Dana Schutz, Building the Boat While Sailing, 2012. Oil on canvas, 120 × 156 inches. Image courtesy the artist and Petzel.

Start by looking back to Building the Boat While Sailing, an overstuffed explosion of strange, frozen figures Schutz painted five years before the Whitney debacle. It’s full of visual puns—a water spout that’s also a cloud, lines of motion that read as a seagull. Because the paint is so thinly applied, because the drawing is so cartoonish, and because the vista’s overall mood is so bright, these puns come off as nods to the intoxicating mutability of flatness—cheerful little reminders that a two-dimensional picture is a world apart.

Dana Schutz, Boatman, 2018. Oil on canvas, 88 × 75 inches. Image courtesy the artist and Petzel.

Compare this to 2018’s Boatman. (Everything in the new show was made in the last year.) A lugubrious man sits in a tiny rowboat with a corpse-colored mannequin in his lap. The two visible sides of the boat, descending in an exaggerated V, look as much like the wings of a crashing model airplane as they do like a boat. Here visual ambiguity is presented not as a fun aside but as the painting’s central subject. The heavy impasto Schutz has started using means that no one could mistake this for a statement about flatness, though it’s still obsessively preoccupied with the process of art making. (The man’s lumpy, color-bruised face evokes a used palette, and the figure in his lap could be an idealized self that he’s just made out of clay.) Moreover, unlike her earlier double readings, which flipped effortlessly back and forth, the boat’s confusing perspective is defiantly unresolved.

Dana Schutz: Imagine Me and You, installation view.

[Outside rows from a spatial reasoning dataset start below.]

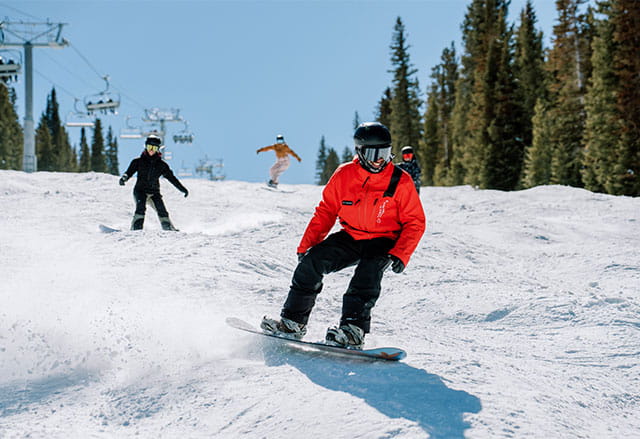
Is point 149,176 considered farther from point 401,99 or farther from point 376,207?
point 401,99

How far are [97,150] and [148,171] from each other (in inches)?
3222

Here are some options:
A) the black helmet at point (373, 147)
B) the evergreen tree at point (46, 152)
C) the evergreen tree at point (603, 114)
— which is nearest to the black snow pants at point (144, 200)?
the black helmet at point (373, 147)

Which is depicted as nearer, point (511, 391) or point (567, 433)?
point (567, 433)

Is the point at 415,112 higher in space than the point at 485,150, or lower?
higher

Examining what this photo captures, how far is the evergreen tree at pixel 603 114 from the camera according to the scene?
21469 millimetres

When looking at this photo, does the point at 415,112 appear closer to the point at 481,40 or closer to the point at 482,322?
the point at 481,40

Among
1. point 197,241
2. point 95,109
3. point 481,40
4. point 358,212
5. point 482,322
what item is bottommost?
point 482,322

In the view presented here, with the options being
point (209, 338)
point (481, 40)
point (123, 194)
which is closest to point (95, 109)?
point (123, 194)

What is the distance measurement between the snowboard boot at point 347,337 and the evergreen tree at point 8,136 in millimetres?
63827

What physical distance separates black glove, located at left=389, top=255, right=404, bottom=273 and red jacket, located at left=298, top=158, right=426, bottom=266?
6.1 inches

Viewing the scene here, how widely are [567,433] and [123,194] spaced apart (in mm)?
12450

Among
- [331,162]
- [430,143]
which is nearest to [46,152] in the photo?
[331,162]

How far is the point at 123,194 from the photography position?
1286 centimetres

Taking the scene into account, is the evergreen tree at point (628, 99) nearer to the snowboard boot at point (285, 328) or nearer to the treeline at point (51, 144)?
the snowboard boot at point (285, 328)
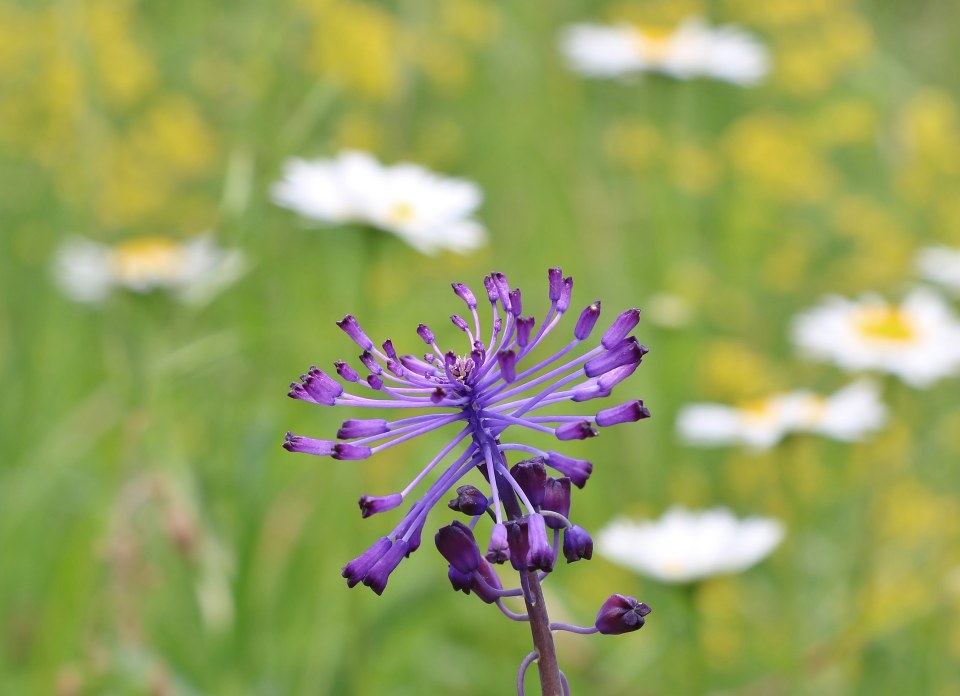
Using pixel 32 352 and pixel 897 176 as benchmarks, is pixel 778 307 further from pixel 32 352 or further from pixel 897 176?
pixel 32 352

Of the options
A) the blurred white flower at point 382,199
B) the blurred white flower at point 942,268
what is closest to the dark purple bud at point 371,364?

Image courtesy the artist and Petzel.

Ambiguity fuses with attention to process in the first sculptures Schutz has ever exhibited, an appealing group of headless gnomes and crocodile demons displayed on waist-high white plinths. The pieces are cast in bronze with a grayish patina, but because Schutz has roughed up their surfaces with squiggles, troughs, and finger holes, they register, at first, as clay. Something about their color, though, or the way they reflect light, doesn’t quite scan, so even after I had looked them over and consulted the checklist, part of my mind’s eye kept trying to figure out what they were made of.

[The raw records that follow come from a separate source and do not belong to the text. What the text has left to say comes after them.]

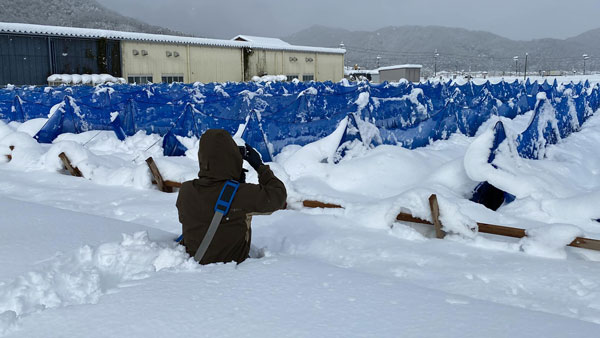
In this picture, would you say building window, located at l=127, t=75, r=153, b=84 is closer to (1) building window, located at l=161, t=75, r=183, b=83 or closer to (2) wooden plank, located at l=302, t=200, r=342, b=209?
(1) building window, located at l=161, t=75, r=183, b=83

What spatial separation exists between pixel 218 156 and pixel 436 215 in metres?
2.51

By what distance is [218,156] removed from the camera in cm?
387

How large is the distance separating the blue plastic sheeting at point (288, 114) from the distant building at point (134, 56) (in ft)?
46.2

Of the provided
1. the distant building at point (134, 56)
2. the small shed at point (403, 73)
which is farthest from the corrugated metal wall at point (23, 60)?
the small shed at point (403, 73)

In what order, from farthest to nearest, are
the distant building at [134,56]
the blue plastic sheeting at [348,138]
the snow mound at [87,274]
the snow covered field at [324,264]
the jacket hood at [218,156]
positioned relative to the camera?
the distant building at [134,56], the blue plastic sheeting at [348,138], the jacket hood at [218,156], the snow mound at [87,274], the snow covered field at [324,264]

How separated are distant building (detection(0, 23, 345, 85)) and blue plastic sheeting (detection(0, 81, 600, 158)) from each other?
14.1 meters

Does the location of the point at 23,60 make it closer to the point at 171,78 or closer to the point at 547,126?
the point at 171,78

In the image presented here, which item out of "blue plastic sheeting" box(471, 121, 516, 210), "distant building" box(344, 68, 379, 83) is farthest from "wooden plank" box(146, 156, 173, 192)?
"distant building" box(344, 68, 379, 83)

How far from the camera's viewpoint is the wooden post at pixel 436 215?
17.3ft

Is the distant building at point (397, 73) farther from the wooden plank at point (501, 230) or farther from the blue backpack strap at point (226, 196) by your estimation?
the blue backpack strap at point (226, 196)

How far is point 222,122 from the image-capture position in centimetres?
1054

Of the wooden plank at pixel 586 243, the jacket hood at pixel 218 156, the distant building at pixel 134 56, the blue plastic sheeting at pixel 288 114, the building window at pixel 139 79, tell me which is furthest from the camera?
the building window at pixel 139 79

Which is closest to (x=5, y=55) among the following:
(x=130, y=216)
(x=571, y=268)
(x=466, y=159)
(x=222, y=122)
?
(x=222, y=122)

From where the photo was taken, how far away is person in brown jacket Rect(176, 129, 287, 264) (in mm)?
3875
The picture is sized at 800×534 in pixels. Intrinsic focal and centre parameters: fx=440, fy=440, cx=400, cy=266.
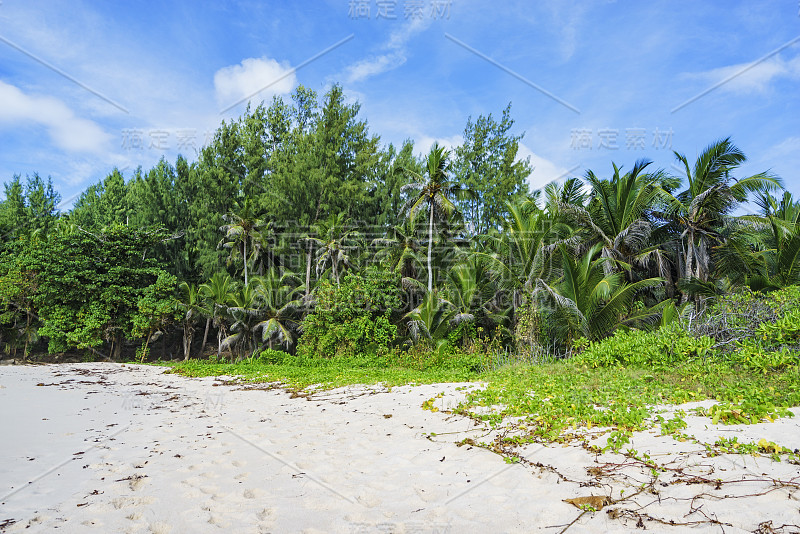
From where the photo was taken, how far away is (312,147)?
29.0 m

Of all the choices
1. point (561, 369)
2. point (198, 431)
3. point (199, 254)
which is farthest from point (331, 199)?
point (198, 431)

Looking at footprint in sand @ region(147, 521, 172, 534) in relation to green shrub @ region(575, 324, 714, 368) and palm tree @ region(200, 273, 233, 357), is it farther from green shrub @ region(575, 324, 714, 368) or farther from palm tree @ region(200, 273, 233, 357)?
palm tree @ region(200, 273, 233, 357)

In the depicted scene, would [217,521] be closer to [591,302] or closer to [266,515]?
[266,515]

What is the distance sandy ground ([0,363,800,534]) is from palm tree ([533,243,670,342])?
8.10 meters

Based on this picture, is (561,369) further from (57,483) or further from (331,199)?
(331,199)

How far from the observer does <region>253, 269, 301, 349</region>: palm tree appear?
22828mm

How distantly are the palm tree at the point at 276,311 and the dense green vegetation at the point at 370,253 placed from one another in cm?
11

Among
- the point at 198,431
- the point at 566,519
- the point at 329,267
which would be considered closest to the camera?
the point at 566,519

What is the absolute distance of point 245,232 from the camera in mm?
26688

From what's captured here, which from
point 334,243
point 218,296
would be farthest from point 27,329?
point 334,243

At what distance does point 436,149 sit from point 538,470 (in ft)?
56.5

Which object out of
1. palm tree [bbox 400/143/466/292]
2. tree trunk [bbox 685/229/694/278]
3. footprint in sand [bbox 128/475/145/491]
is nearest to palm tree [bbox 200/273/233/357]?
palm tree [bbox 400/143/466/292]

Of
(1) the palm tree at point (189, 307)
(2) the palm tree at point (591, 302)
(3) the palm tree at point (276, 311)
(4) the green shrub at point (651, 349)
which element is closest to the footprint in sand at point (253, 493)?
(4) the green shrub at point (651, 349)

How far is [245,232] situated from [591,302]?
68.2ft
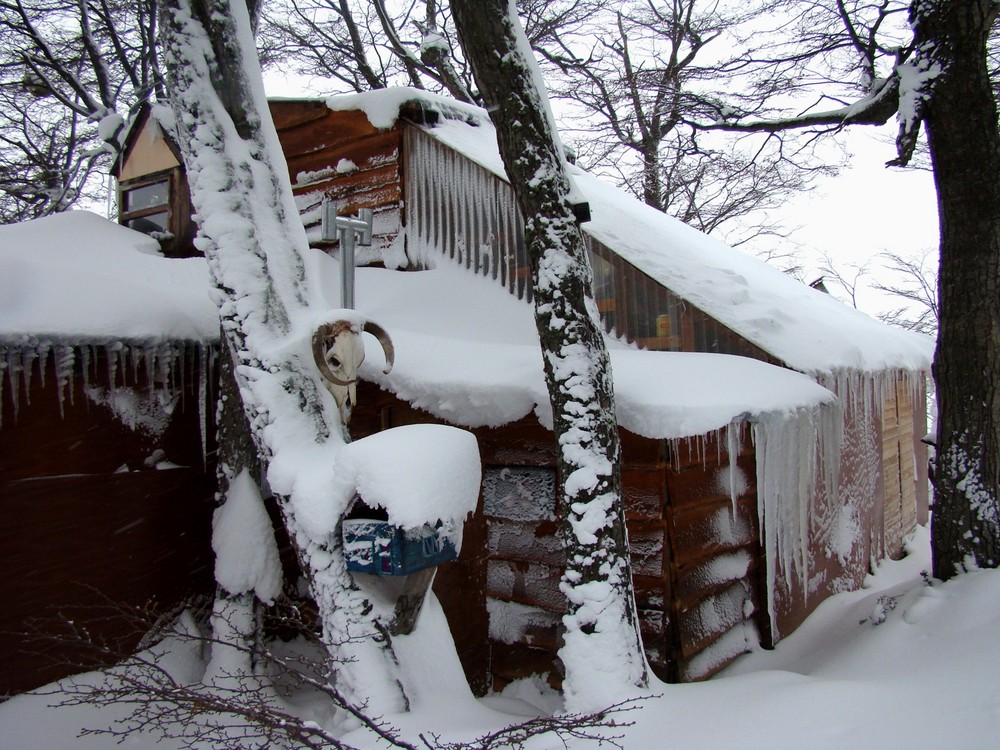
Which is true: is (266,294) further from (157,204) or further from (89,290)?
(157,204)

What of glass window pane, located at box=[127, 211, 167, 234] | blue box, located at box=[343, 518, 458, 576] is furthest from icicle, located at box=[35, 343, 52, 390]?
glass window pane, located at box=[127, 211, 167, 234]

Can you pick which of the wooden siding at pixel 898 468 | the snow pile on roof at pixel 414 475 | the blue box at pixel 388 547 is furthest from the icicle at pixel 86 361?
the wooden siding at pixel 898 468

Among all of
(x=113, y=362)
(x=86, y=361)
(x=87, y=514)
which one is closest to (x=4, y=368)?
(x=86, y=361)

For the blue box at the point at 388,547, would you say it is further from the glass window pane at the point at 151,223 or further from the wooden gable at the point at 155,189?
the glass window pane at the point at 151,223

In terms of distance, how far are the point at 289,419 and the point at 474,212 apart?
9.45 feet

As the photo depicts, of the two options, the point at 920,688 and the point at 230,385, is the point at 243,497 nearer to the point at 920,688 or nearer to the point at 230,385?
the point at 230,385

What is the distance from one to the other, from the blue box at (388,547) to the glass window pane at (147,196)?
5167 millimetres

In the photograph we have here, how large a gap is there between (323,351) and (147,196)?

Dana Schutz, Treadmill, 2018. Oil on canvas, 90 × 96 inches. Image courtesy the artist and Petzel.

An eight-foot-high painting called Treadmill shows a rufous, frog-faced creature running in place beside a blank blue rectangle. Red and blue scribbles droop from the back of its head as sweat, hair, or incarnate hysteria. In The Visible World, a naked white woman, bound to a skerry as if in offering to a sea monster, turns her strangely armor-like torso directly at the viewer. A funnel of blue sky pours between dark gray clouds onto the woman’s head as she thrusts one pointing finger down into a tidal crash of red and blue lines. It’s hard not to read these two images as a tone-deaf complaint about how hard the painter works and an over-the-top suggestion that her offering of such complaints to the public is akin to human sacrifice. But then what does it mean for Schutz to exhibit such unattractive ideas to the glaring scrutiny she knows she now inhabits?

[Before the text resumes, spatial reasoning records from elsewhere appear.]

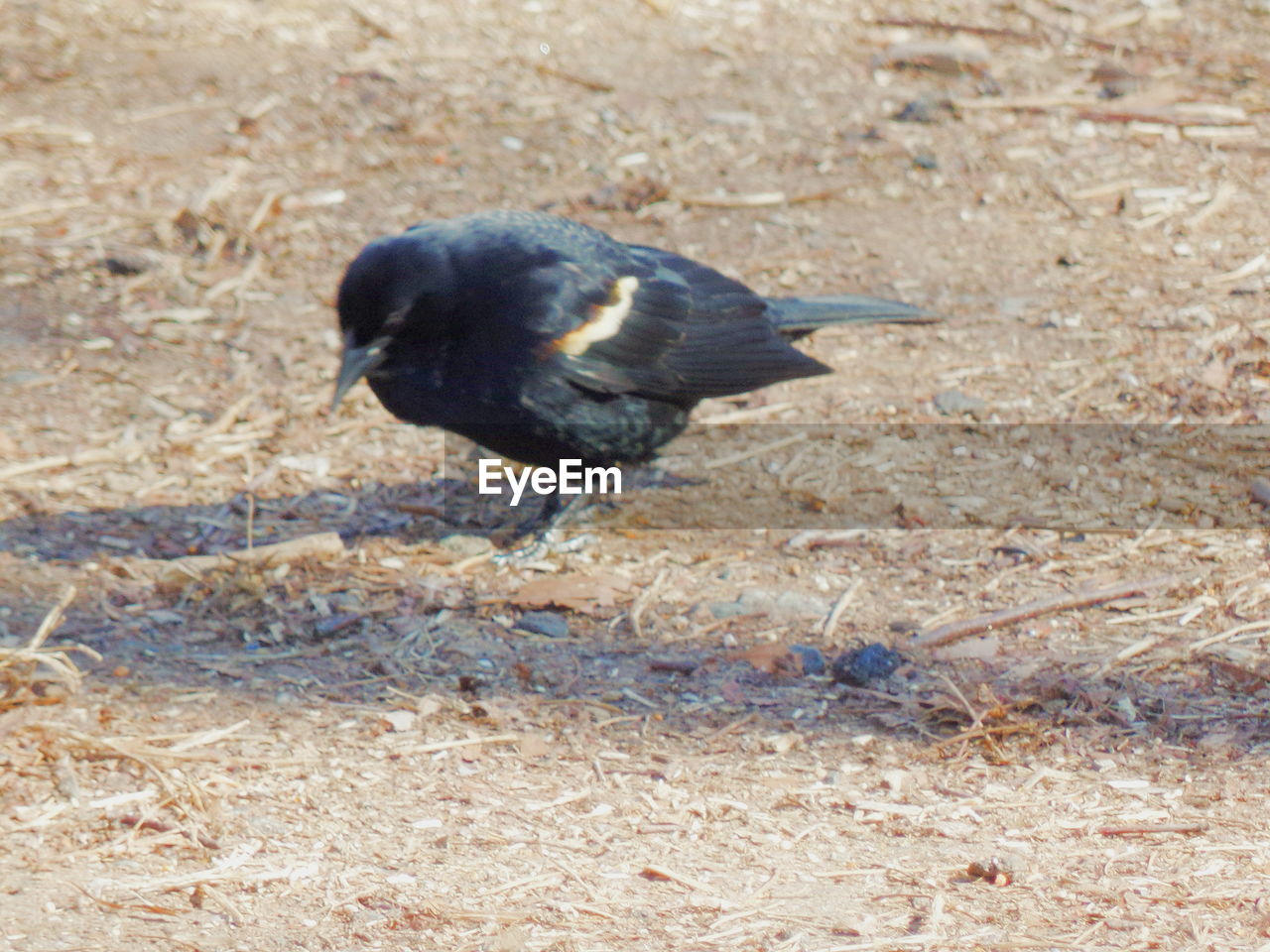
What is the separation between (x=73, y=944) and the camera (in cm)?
254

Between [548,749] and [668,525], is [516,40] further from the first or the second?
[548,749]

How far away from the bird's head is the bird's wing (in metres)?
0.37


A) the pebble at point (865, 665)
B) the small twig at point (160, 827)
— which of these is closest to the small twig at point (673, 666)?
the pebble at point (865, 665)

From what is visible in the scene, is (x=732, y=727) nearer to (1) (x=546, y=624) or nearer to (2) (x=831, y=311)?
(1) (x=546, y=624)

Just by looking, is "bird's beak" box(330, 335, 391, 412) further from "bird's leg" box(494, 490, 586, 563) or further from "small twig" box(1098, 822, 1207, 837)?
"small twig" box(1098, 822, 1207, 837)

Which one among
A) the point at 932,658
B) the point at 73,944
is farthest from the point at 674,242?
the point at 73,944

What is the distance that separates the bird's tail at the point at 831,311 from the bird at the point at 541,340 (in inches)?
7.7

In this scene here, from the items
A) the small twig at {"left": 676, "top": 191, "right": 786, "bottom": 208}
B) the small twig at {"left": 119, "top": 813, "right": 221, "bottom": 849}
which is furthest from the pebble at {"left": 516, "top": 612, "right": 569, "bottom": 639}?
the small twig at {"left": 676, "top": 191, "right": 786, "bottom": 208}

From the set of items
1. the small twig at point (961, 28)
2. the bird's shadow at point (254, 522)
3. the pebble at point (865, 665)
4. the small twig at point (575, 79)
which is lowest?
the bird's shadow at point (254, 522)

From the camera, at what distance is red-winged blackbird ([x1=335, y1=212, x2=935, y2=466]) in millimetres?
4176

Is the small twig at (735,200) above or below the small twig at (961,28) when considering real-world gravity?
below

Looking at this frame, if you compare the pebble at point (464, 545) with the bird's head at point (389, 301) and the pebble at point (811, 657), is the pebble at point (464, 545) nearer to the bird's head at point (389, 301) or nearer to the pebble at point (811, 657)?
the bird's head at point (389, 301)

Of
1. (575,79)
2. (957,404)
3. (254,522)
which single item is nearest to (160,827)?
(254,522)

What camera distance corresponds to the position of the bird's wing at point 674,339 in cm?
438
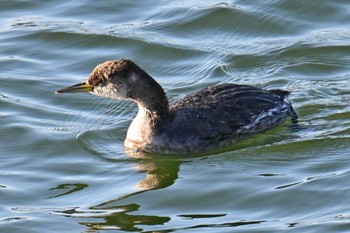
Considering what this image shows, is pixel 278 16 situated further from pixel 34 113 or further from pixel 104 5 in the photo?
pixel 34 113

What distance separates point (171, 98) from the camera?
15883 millimetres

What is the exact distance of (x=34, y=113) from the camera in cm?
1534

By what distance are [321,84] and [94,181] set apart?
3960 millimetres

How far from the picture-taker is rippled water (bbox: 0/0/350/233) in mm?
12180

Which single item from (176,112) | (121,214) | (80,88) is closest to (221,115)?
(176,112)

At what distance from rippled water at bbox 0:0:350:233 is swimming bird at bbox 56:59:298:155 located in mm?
220

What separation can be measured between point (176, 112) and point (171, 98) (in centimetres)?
165

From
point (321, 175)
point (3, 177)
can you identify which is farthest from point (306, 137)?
point (3, 177)

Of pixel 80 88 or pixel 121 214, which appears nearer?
pixel 121 214

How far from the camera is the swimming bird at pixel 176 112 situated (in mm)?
13906

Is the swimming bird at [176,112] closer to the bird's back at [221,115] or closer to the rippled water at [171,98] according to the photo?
the bird's back at [221,115]

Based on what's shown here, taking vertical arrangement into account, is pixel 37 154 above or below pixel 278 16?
below

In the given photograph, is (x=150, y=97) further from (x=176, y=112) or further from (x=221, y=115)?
(x=221, y=115)

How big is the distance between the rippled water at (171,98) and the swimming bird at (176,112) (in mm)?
220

Dana Schutz, The Visible World, 2018. Oil on canvas, 108 × 140 inches. Image courtesy the artist and Petzel.

In Mountain Group, a motley crowd of grotesques huddles together atop an enormous gray rock. While a giant Muppet-like creature raises Vs for victory, nearly all the rest of the crowd are madly pointing—over here, over there, to the sky. There’s even one disembodied pink digit cocked at the angle of a cannon. None of the fingers quite succeeds in pointing at the painter kneeling meekly below them over a work in progress. But she’s not getting them, either: the picture she’s intent on is a banal, unpeopled mountainscape.

I don’t know what all this says about Schutz’s actual state of mind. But what it says, to me, about her paintings is that they’re no longer the buoyant, self-contained fantasies they used to be. Instead they’ve become attempts to grapple with the full weight of human experience, her own flaws and failures included.

Dana Schutz, Beat Out the Sun, 2018. Oil on canvas, 94 × 87 ½ inches. Image courtesy the artist and Petzel.

In a way, the intractable formal ambiguity of Schutz’s new work is itself the work’s chief insight, because it’s the aspect that most powerfully resonates with the real complexity of life. And it reaches its peak in Beat Out the Sun, in which a starving clan of clowns or hobos armed with femurs, broken glass, and two-by-fours marches shoulder to shoulder against a low-hanging sun. The men weep and grimace, but they’re surrounded by food: the solar orb is a hard-boiled egg yolk, its rays french fries, the clouds mashed potatoes. The sky behind them is stained with mustard and grease. Even their weapons are rashers of bacon. It’s a terrifying scene, a squalid cosmic battle with no good outcome possible. Either the hobos plunge the world into darkness or else they’re burnt alive . . . except they can’t reach the sun, anyway. As with Hokusai’s Great Wave off Kanagawa or the cow jumping over the moon, its nearness is a just trick of perspective—but a heartbreaking one.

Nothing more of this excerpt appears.